Derek van Amerongen, MD, MS: There’s always a challenge for P&T Committee at a health plan when we’re trying to understand the surrogate endpoints of a clinical trial and bring those back into what I would call the real-world context. Now I think we’re always fully appreciative that when you’re talking about a rare condition like PAH, first of all the number of individuals who are available for clinical trials was very small. This isn’t diabetes where there are literally tens of or even hundreds of thousands of people who potentially could be enrolled in those trials to create a very large denominator and a large end.
Certainly that creates tremendous challenges for the researchers, which we acknowledge. It does mean that we frequently are looking at endpoints at the P&T evaluation that have to be proxies that are not really directly connected with the patient-centric outcomes, that I think clinicians, but also patients and their families, want to understand in order to be able to evaluate one treatment versus another.
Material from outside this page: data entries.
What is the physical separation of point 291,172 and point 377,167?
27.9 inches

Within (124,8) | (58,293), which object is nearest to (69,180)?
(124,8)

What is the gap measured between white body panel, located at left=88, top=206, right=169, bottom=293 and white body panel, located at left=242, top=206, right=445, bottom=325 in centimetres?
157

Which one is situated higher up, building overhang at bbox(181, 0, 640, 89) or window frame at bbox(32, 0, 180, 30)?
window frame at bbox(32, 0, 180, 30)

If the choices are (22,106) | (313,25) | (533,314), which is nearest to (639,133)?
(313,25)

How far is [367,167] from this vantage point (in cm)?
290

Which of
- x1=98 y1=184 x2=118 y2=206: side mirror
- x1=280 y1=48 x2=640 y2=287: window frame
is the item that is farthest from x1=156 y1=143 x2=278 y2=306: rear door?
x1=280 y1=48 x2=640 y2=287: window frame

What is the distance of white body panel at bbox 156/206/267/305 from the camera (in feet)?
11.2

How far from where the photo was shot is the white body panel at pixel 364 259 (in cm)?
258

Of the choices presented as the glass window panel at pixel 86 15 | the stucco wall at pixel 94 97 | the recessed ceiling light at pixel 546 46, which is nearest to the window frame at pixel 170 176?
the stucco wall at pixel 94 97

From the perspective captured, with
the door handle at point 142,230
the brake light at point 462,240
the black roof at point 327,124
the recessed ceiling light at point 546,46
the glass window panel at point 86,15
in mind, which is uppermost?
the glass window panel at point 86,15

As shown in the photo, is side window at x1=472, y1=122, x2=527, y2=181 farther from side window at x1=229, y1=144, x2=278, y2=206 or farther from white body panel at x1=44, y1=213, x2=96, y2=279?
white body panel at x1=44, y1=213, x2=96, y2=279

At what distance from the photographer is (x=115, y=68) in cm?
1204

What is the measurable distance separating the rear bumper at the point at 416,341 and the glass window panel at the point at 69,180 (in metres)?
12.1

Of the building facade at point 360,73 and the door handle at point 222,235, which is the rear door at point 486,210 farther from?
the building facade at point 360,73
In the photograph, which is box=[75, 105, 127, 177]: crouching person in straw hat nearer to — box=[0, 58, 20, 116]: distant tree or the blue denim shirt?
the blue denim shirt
At the end of the day we have to do the best we can with the information we have. We read those pivotal trials from the literature, the peer-reviewed literature, very carefully to understand what those surrogate endpoints mean and how they ultimately relate to how that drug or that treatment will perform in a clinical setting.
When we’re looking at outcomes from the pivotal trials, for any condition, certainly for PAH, this would be the situation as well. We obviously want to understand what this means in terms of the clinical benefit for the individual, for the member, for the patient. One thing that as a health plan we’re always interested in understanding is, are there offsets? If someone goes down a certain treatment path will that then avoid other services or resources that the member might need? For example, if we treat someone because we’ve identified them early with PAH and we can treat them with a certain treatment, does that mean we will decrease the likelihood of that individual needing a hospitalization, or ER visits, or other kind of medical resource use? Again, not primarily as a cost issue but as a reflection of the fact that the individual is getting better treatment earlier and avoiding the need for an intensive service such as an inpatient hospitalization.